▶ _TEXT TO READ_
═══

Brent Housing Partnership’s lawyer Ashish Vyas is a one-man band who has got his work cut out building homes for the future. By Malar Velaigam

The Brent Housing Partnership (BHP) was set up in October 2002 as an arms-length management organisation (AMLO) to oversee council properties in the Brent area. The company is wholly owned by Brent Council, but runs as a separate organisation and today has more than 13,000 properties in its stable.

In August, Ashish Vyas took on the task of overseeing all of the housing partnership’s legal matters following a seven-year spell as a litigation lawyer.

“I think, after focussing on litigation for so long, I got slightly jaded,” says an honest Vyas, who was the principal litigation lawyer for fellow local authority the London Borough of Hammersmith & Fulham.

“While I enjoyed my time there, I became frustrated at the lack of variety of the casework,” he explains. “Litigation work for a local authority can be rather routine and repetitive by its very nature.”

And so, when Samantha Werder, the former sole in-house lawyer at BHP left in April to return to her native Australia, Vyas “jumped at the chance” to take her place.

After three months on the job, Vyas has no regrets. “One moment I can find myself dealing with public liability issues and the next I’m looking at some unusual information requests under the Freedom of Information Act.”

Vyas admits the partnership’s legal capability – of just himself – relies heavily on a healthy annual legal budget of £500,000 to procure outside assistance. As such, only certain legal work, such as matters relating to the Freedom of Information Act and adhering to public authority guidelines, are catered for in-house, while larger scale matters, such as litigation, are always outsourced.

But while Vyas may be a one-man band, he uses this to his advantage. With BHP wholly owned by Brent Council, he has the ability to outsource a substantial amount of work to the council’s separate 12-lawyer legal services team, including matters ranging from acquisitions to conveyancing, possession litigation and debt recovery matters.

“Brent Council is BHP’s first choice for any litigation,” Vyas explains. “We use it for all the usual run-of-the-mill local authority-type litigation,” he adds, citing dilapidation cases and possession matters as typical work passed onto the Brent Council team.

“The bulk of our legal expenditure actually ends up with Brent Council,” admits Vyas, who explains that the legal services team charges BHP an hourly rate that is “a lot lower” than that of private practice firms.

When the matter is out of the scope of the Brent Council legal team, Vyas uses DLA Piper, which has had a longstanding relationship with BHP and is also the only external firm that BHP works with.

Vyas typically sends Anthony Collins all contractual or property-related litigations and the firm is currently involved in an ongoing litigation case for the partnership which stemmed from Freedom of Information issues.

Litigations and enquiries aside, what Vyas is most excited about is the Housing Green Paper that was published by the Department for Communities and Local Government in July. The green paper is essentially a plan to ensure the construction of three million homes across the country by 2020 and the introduction of a new funding scheme called the Housing and Planning Delivery Grant.

═══

▶ _DATA SUPPLIED_

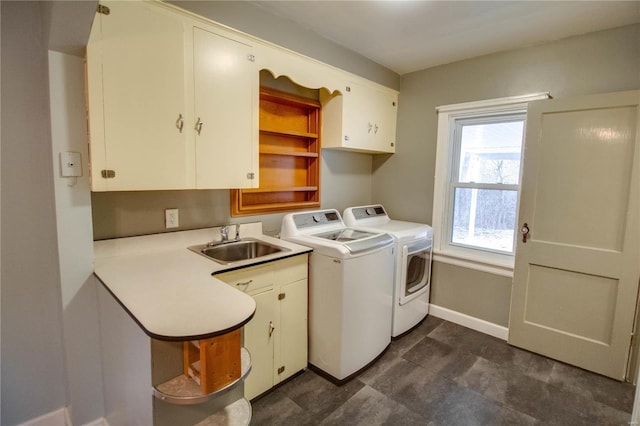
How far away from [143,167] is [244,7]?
3.91ft

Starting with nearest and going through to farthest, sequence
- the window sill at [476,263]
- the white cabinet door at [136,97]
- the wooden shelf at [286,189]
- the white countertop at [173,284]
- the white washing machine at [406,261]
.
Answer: the white countertop at [173,284], the white cabinet door at [136,97], the wooden shelf at [286,189], the white washing machine at [406,261], the window sill at [476,263]

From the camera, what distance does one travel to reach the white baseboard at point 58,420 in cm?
165

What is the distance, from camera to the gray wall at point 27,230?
58.3 inches

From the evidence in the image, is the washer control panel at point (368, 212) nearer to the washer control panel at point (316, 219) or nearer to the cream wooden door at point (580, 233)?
the washer control panel at point (316, 219)

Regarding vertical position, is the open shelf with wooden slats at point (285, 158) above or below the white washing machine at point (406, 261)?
above

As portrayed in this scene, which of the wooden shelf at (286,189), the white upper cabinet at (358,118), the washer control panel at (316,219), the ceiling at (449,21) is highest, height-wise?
the ceiling at (449,21)

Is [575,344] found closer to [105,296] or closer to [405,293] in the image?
[405,293]

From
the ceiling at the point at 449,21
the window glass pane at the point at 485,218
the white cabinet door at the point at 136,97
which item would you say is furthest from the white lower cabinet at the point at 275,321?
the window glass pane at the point at 485,218

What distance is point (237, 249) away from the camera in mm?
2221

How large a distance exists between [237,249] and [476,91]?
244 centimetres

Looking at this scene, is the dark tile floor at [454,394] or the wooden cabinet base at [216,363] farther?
the dark tile floor at [454,394]

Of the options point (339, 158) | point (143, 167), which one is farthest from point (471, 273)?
point (143, 167)

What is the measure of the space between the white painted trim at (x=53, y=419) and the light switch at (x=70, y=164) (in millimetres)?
1282

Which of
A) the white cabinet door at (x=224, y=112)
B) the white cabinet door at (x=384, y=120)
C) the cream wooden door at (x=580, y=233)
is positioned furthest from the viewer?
the white cabinet door at (x=384, y=120)
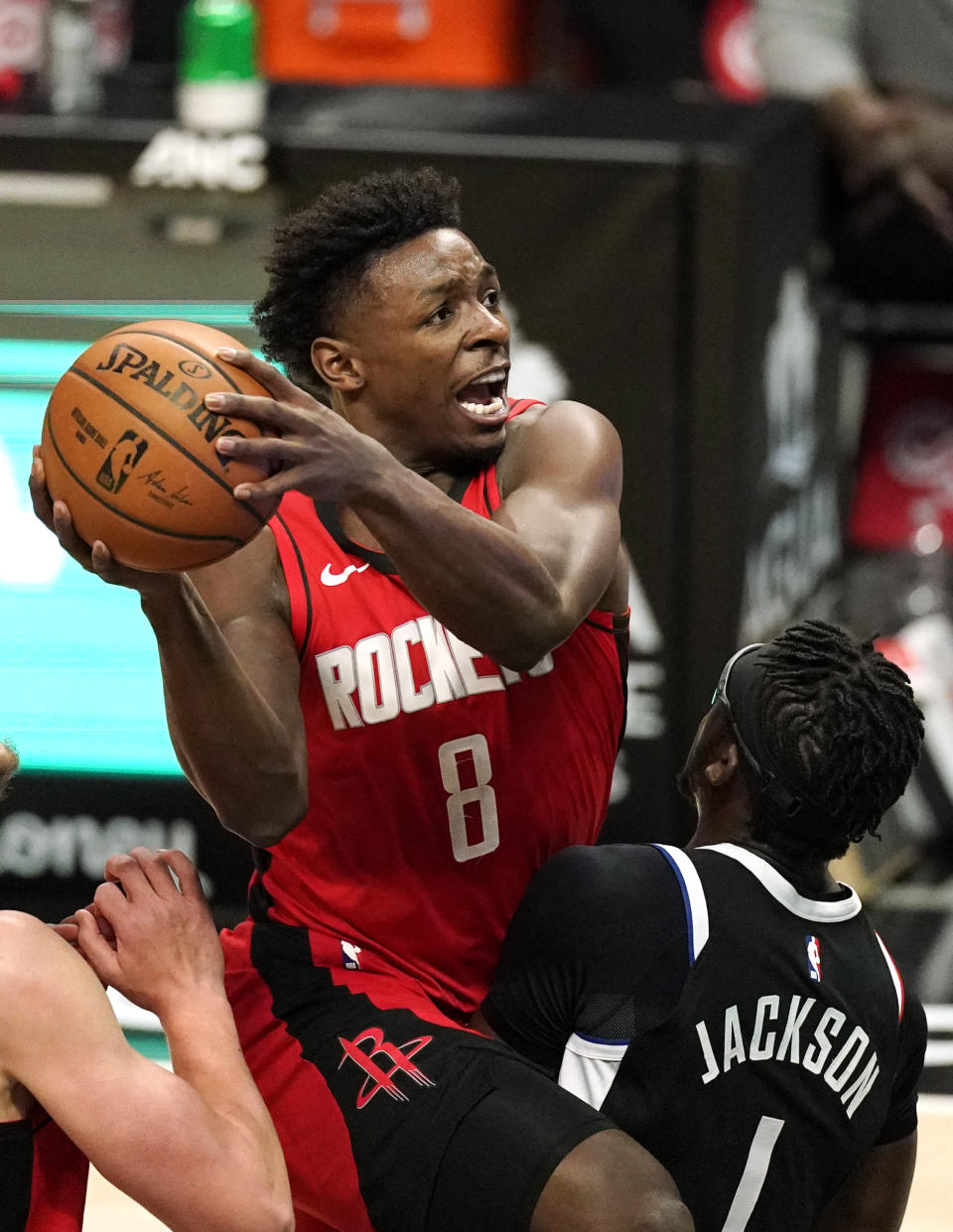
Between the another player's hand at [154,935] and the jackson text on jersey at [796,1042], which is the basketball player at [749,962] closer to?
the jackson text on jersey at [796,1042]

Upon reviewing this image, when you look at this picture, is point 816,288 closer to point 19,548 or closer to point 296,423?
point 19,548

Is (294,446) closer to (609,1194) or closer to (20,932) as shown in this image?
(20,932)

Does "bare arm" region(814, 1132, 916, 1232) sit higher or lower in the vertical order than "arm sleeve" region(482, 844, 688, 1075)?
lower

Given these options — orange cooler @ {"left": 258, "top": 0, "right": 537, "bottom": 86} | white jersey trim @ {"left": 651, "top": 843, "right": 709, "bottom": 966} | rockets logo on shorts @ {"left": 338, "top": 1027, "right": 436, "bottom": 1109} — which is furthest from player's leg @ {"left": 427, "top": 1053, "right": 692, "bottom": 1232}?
orange cooler @ {"left": 258, "top": 0, "right": 537, "bottom": 86}

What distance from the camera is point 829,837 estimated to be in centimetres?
261

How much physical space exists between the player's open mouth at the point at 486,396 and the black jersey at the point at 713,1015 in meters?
0.68

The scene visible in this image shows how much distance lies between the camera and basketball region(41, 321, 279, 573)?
2.38 m

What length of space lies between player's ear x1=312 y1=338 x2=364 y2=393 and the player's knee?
44.0 inches

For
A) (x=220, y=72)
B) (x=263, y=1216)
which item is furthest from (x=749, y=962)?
(x=220, y=72)

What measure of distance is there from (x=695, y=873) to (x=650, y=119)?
10.9 feet

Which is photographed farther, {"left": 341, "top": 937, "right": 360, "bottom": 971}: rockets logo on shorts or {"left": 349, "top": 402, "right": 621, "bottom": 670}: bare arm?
{"left": 341, "top": 937, "right": 360, "bottom": 971}: rockets logo on shorts

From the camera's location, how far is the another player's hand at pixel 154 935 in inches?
96.6

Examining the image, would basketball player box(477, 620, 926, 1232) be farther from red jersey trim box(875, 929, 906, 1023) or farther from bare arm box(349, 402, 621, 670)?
bare arm box(349, 402, 621, 670)

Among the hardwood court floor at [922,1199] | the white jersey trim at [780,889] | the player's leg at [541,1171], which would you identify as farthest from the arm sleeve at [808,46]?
the player's leg at [541,1171]
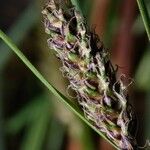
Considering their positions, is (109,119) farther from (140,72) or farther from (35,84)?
(35,84)

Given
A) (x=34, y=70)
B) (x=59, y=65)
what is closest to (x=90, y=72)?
(x=34, y=70)

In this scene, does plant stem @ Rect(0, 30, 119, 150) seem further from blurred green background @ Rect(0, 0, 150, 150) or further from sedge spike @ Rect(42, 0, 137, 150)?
blurred green background @ Rect(0, 0, 150, 150)

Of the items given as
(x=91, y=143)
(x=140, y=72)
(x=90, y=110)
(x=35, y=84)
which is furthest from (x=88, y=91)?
(x=35, y=84)

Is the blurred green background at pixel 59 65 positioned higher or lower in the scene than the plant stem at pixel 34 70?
lower

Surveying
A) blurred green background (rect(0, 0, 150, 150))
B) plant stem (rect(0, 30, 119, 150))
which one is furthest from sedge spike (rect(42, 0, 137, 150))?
blurred green background (rect(0, 0, 150, 150))

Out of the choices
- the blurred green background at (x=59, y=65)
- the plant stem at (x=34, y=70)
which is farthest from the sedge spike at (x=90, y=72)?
the blurred green background at (x=59, y=65)

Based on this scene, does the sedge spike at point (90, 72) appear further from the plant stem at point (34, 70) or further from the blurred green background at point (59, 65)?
the blurred green background at point (59, 65)

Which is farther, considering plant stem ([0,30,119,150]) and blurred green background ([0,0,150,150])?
blurred green background ([0,0,150,150])

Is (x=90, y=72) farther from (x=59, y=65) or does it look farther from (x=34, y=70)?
(x=59, y=65)

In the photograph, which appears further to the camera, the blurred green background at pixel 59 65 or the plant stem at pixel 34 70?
the blurred green background at pixel 59 65
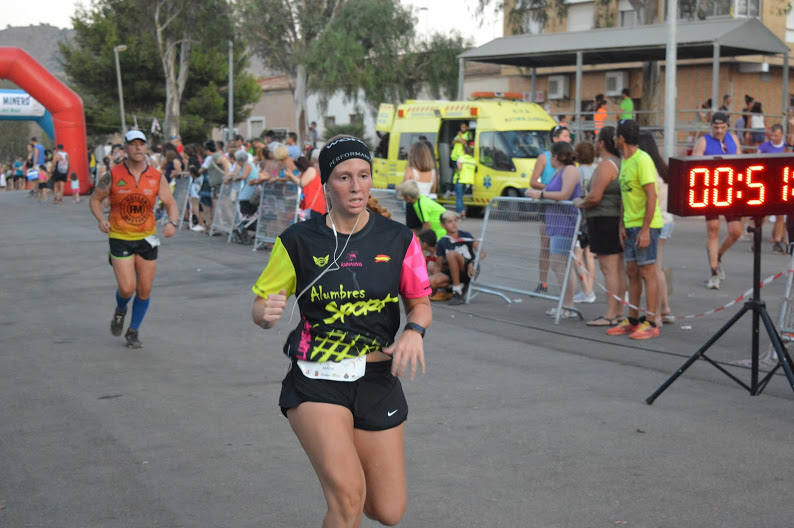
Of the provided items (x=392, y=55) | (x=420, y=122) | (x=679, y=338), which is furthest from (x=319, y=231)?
(x=392, y=55)

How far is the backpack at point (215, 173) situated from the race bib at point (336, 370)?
1691 cm

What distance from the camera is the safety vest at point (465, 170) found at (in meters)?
23.9

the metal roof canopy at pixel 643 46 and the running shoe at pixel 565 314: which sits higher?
the metal roof canopy at pixel 643 46

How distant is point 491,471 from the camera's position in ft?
18.6

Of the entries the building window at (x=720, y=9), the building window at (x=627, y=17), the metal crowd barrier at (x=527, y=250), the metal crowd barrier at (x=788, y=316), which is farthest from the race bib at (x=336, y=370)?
the building window at (x=627, y=17)

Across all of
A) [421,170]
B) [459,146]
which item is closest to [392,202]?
[421,170]

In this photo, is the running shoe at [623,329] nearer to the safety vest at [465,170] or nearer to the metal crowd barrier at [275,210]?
the metal crowd barrier at [275,210]

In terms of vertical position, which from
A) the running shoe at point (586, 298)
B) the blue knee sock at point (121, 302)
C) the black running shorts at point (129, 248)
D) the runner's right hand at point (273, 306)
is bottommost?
the running shoe at point (586, 298)

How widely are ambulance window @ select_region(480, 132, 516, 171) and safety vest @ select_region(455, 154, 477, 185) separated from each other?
1.28ft

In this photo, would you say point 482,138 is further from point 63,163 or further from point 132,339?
point 132,339

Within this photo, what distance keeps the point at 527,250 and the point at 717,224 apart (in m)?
2.47

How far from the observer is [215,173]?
20594 mm

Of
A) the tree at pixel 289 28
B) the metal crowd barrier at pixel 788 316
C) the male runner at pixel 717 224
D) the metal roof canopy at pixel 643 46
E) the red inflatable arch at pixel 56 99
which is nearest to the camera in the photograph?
the metal crowd barrier at pixel 788 316

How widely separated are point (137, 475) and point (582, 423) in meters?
2.83
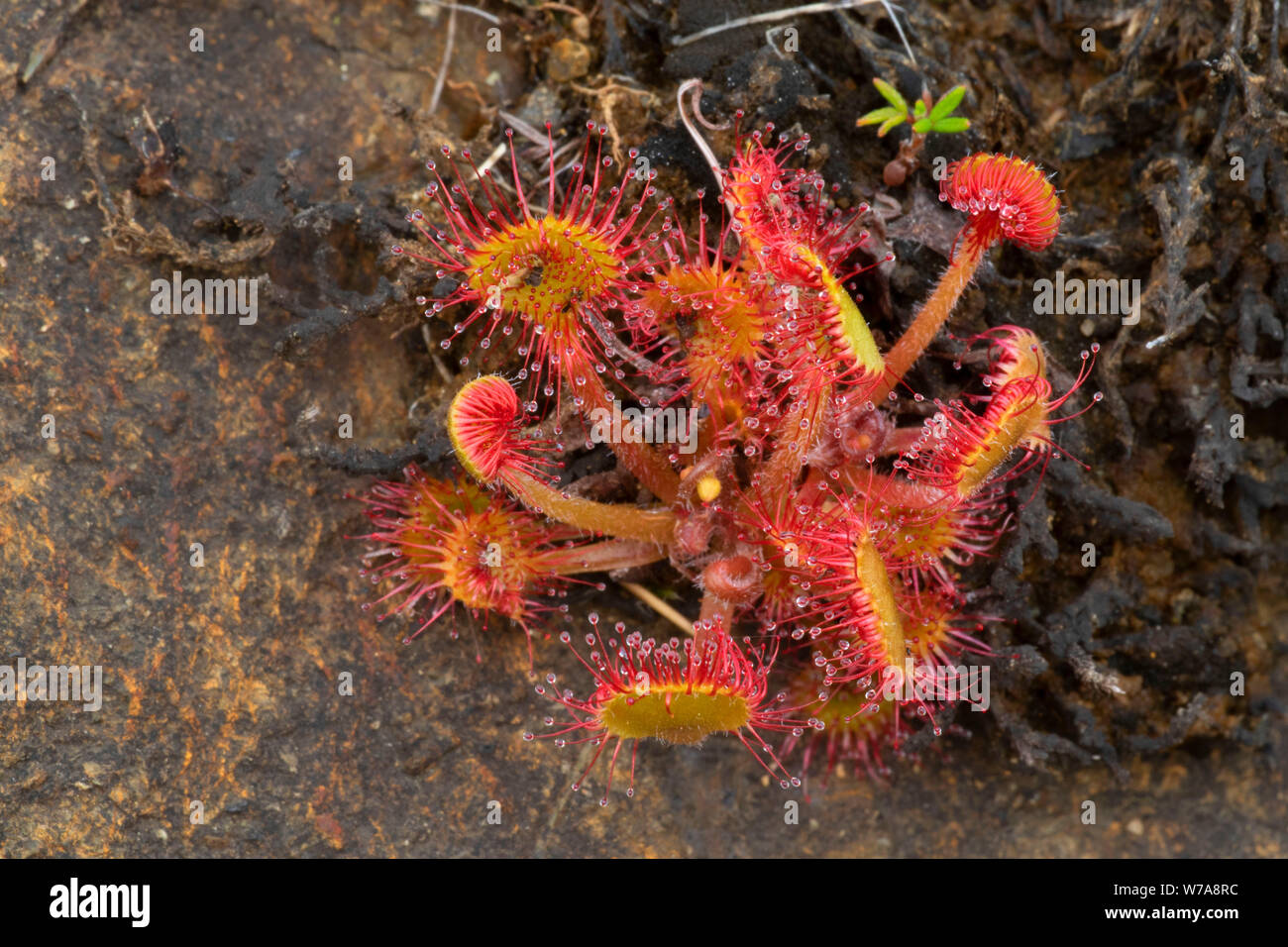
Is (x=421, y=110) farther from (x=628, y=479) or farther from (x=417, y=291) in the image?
(x=628, y=479)

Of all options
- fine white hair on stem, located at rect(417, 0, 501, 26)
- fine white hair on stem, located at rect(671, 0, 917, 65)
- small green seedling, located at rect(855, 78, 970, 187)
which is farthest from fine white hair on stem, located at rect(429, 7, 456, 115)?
small green seedling, located at rect(855, 78, 970, 187)

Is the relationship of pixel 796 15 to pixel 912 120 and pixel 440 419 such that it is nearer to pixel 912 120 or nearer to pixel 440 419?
pixel 912 120

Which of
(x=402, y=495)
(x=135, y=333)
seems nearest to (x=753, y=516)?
(x=402, y=495)

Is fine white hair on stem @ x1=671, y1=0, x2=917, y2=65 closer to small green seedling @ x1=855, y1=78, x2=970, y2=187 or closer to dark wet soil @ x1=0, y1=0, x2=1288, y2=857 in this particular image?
dark wet soil @ x1=0, y1=0, x2=1288, y2=857

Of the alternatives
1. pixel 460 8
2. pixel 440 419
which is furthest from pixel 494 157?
pixel 440 419

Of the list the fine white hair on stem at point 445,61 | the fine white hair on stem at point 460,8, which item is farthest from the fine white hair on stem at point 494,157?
the fine white hair on stem at point 460,8

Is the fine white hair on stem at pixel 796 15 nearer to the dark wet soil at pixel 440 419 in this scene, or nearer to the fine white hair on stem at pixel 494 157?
the dark wet soil at pixel 440 419
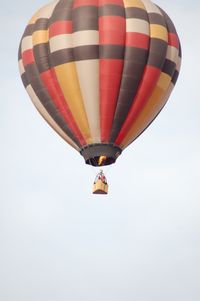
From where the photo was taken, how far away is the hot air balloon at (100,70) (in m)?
48.8

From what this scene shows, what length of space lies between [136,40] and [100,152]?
502 cm

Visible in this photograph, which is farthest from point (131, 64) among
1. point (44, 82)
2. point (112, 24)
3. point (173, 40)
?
point (44, 82)

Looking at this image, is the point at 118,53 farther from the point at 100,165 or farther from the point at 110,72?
the point at 100,165

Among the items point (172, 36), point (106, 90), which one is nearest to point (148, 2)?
point (172, 36)

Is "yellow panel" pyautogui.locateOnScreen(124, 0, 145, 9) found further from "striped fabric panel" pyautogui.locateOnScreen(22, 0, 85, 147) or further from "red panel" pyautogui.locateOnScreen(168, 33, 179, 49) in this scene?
"striped fabric panel" pyautogui.locateOnScreen(22, 0, 85, 147)

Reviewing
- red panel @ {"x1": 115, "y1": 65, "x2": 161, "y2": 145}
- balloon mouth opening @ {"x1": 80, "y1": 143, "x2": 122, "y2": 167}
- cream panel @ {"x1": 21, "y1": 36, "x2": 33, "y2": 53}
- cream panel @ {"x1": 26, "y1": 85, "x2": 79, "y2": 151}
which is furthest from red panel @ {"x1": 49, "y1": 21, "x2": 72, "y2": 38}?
balloon mouth opening @ {"x1": 80, "y1": 143, "x2": 122, "y2": 167}

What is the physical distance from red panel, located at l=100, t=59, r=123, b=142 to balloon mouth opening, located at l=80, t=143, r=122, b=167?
362 mm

═══

▶ _PROBLEM DESCRIPTION_
Transcribe the passage of the profile of the Brent Housing Partnership lawyer, starting with "Litigations and enquiries" and going on through "Planning Delivery Grant.".

▶ _THE SOLUTION_
Litigations and enquiries aside, what Vyas is most excited about is the Housing Green Paper that was published by the Department for Communities and Local Government in July. The green paper is essentially a plan to ensure the construction of three million homes across the country by 2020 and the introduction of a new funding scheme called the Housing and Planning Delivery Grant.